[Data items]
■ ■ ■ ■ ■

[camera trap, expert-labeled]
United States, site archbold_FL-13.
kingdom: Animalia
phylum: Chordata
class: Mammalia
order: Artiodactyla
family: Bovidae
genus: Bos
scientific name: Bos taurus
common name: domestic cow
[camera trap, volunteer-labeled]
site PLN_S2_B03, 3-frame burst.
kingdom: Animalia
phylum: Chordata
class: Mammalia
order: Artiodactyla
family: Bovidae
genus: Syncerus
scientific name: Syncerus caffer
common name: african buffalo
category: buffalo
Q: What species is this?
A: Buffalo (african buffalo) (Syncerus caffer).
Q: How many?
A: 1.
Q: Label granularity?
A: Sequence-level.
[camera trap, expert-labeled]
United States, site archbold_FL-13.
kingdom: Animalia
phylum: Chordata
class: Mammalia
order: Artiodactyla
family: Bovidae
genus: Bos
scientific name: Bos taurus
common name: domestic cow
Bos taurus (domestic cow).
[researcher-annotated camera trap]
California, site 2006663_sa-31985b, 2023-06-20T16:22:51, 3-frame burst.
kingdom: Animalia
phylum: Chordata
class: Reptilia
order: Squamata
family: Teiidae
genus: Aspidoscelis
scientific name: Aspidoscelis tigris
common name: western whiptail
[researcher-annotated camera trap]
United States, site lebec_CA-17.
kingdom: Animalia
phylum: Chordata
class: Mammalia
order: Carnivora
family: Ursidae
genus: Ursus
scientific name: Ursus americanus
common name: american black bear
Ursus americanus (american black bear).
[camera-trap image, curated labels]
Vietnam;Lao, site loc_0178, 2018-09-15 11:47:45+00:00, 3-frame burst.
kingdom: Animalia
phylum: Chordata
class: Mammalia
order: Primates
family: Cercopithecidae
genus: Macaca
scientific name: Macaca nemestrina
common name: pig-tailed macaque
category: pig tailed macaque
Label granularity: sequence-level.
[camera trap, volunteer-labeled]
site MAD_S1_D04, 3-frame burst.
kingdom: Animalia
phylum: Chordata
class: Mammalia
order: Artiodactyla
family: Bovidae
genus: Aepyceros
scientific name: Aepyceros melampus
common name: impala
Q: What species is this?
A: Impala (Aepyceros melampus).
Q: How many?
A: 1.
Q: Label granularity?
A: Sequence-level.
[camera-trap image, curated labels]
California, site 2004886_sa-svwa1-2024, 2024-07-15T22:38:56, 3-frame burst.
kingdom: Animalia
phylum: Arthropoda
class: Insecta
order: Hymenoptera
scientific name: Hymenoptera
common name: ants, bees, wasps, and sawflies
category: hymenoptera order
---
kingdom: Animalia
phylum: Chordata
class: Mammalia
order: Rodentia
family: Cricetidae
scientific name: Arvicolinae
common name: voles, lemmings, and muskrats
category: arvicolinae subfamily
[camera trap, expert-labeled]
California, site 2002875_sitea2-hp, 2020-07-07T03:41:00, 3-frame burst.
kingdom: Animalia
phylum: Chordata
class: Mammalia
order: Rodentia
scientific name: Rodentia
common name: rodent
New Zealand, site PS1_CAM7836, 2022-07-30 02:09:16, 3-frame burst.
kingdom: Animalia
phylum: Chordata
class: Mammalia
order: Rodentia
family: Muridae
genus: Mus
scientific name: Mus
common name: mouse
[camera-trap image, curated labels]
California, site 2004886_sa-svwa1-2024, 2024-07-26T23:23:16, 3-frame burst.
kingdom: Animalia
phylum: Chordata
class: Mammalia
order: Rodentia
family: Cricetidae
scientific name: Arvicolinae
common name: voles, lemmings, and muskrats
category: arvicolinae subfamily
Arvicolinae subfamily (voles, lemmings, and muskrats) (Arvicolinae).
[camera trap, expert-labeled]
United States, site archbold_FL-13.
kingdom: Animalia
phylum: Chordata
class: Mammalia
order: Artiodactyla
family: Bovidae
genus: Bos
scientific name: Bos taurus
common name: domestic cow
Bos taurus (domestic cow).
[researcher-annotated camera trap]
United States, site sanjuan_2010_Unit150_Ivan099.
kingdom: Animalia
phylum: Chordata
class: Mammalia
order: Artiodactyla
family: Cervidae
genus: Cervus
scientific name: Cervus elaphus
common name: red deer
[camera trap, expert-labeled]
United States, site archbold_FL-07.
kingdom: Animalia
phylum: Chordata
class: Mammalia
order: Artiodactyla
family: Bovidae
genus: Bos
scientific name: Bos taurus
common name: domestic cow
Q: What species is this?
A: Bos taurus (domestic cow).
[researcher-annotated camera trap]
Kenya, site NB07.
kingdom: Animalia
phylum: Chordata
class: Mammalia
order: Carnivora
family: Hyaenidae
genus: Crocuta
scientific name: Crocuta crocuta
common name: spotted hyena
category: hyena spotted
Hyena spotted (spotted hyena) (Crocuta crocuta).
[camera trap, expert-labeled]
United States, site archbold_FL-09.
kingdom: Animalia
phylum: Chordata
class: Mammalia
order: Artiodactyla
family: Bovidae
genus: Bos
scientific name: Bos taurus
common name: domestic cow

■ ■ ■ ■ ■

**WHAT THE TASK REQUIRES:** All entries above are to be reproduced exactly.

**SOLUTION FOR THIS TASK:**
[camera trap, expert-labeled]
United States, site archbold_FL-13.
kingdom: Animalia
phylum: Chordata
class: Mammalia
order: Artiodactyla
family: Bovidae
genus: Bos
scientific name: Bos taurus
common name: domestic cow
[camera trap, volunteer-labeled]
site PLN_S2_B03, 3-frame burst.
kingdom: Animalia
phylum: Chordata
class: Mammalia
order: Artiodactyla
family: Bovidae
genus: Syncerus
scientific name: Syncerus caffer
common name: african buffalo
category: buffalo
Q: What species is this?
A: Buffalo (african buffalo) (Syncerus caffer).
Q: How many?
A: 1.
Q: Label granularity?
A: Sequence-level.
[camera trap, expert-labeled]
United States, site archbold_FL-13.
kingdom: Animalia
phylum: Chordata
class: Mammalia
order: Artiodactyla
family: Bovidae
genus: Bos
scientific name: Bos taurus
common name: domestic cow
Bos taurus (domestic cow).
[researcher-annotated camera trap]
California, site 2006663_sa-31985b, 2023-06-20T16:22:51, 3-frame burst.
kingdom: Animalia
phylum: Chordata
class: Reptilia
order: Squamata
family: Teiidae
genus: Aspidoscelis
scientific name: Aspidoscelis tigris
common name: western whiptail
[researcher-annotated camera trap]
United States, site lebec_CA-17.
kingdom: Animalia
phylum: Chordata
class: Mammalia
order: Carnivora
family: Ursidae
genus: Ursus
scientific name: Ursus americanus
common name: american black bear
Ursus americanus (american black bear).
[camera-trap image, curated labels]
Vietnam;Lao, site loc_0178, 2018-09-15 11:47:45+00:00, 3-frame burst.
kingdom: Animalia
phylum: Chordata
class: Mammalia
order: Primates
family: Cercopithecidae
genus: Macaca
scientific name: Macaca nemestrina
common name: pig-tailed macaque
category: pig tailed macaque
Label granularity: sequence-level.
[camera trap, volunteer-labeled]
site MAD_S1_D04, 3-frame burst.
kingdom: Animalia
phylum: Chordata
class: Mammalia
order: Artiodactyla
family: Bovidae
genus: Aepyceros
scientific name: Aepyceros melampus
common name: impala
Q: What species is this?
A: Impala (Aepyceros melampus).
Q: How many?
A: 1.
Q: Label granularity?
A: Sequence-level.
[camera-trap image, curated labels]
California, site 2004886_sa-svwa1-2024, 2024-07-15T22:38:56, 3-frame burst.
kingdom: Animalia
phylum: Arthropoda
class: Insecta
order: Hymenoptera
scientific name: Hymenoptera
common name: ants, bees, wasps, and sawflies
category: hymenoptera order
---
kingdom: Animalia
phylum: Chordata
class: Mammalia
order: Rodentia
family: Cricetidae
scientific name: Arvicolinae
common name: voles, lemmings, and muskrats
category: arvicolinae subfamily
[camera trap, expert-labeled]
California, site 2002875_sitea2-hp, 2020-07-07T03:41:00, 3-frame burst.
kingdom: Animalia
phylum: Chordata
class: Mammalia
order: Rodentia
scientific name: Rodentia
common name: rodent
New Zealand, site PS1_CAM7836, 2022-07-30 02:09:16, 3-frame burst.
kingdom: Animalia
phylum: Chordata
class: Mammalia
order: Rodentia
family: Muridae
genus: Mus
scientific name: Mus
common name: mouse
[camera-trap image, curated labels]
California, site 2004886_sa-svwa1-2024, 2024-07-26T23:23:16, 3-frame burst.
kingdom: Animalia
phylum: Chordata
class: Mammalia
order: Rodentia
family: Cricetidae
scientific name: Arvicolinae
common name: voles, lemmings, and muskrats
category: arvicolinae subfamily
Arvicolinae subfamily (voles, lemmings, and muskrats) (Arvicolinae).
[camera trap, expert-labeled]
United States, site archbold_FL-13.
kingdom: Animalia
phylum: Chordata
class: Mammalia
order: Artiodactyla
family: Bovidae
genus: Bos
scientific name: Bos taurus
common name: domestic cow
Bos taurus (domestic cow).
[researcher-annotated camera trap]
United States, site sanjuan_2010_Unit150_Ivan099.
kingdom: Animalia
phylum: Chordata
class: Mammalia
order: Artiodactyla
family: Cervidae
genus: Cervus
scientific name: Cervus elaphus
common name: red deer
[camera trap, expert-labeled]
United States, site archbold_FL-07.
kingdom: Animalia
phylum: Chordata
class: Mammalia
order: Artiodactyla
family: Bovidae
genus: Bos
scientific name: Bos taurus
common name: domestic cow
Q: What species is this?
A: Bos taurus (domestic cow).
[researcher-annotated camera trap]
Kenya, site NB07.
kingdom: Animalia
phylum: Chordata
class: Mammalia
order: Carnivora
family: Hyaenidae
genus: Crocuta
scientific name: Crocuta crocuta
common name: spotted hyena
category: hyena spotted
Hyena spotted (spotted hyena) (Crocuta crocuta).
[camera trap, expert-labeled]
United States, site archbold_FL-09.
kingdom: Animalia
phylum: Chordata
class: Mammalia
order: Artiodactyla
family: Bovidae
genus: Bos
scientific name: Bos taurus
common name: domestic cow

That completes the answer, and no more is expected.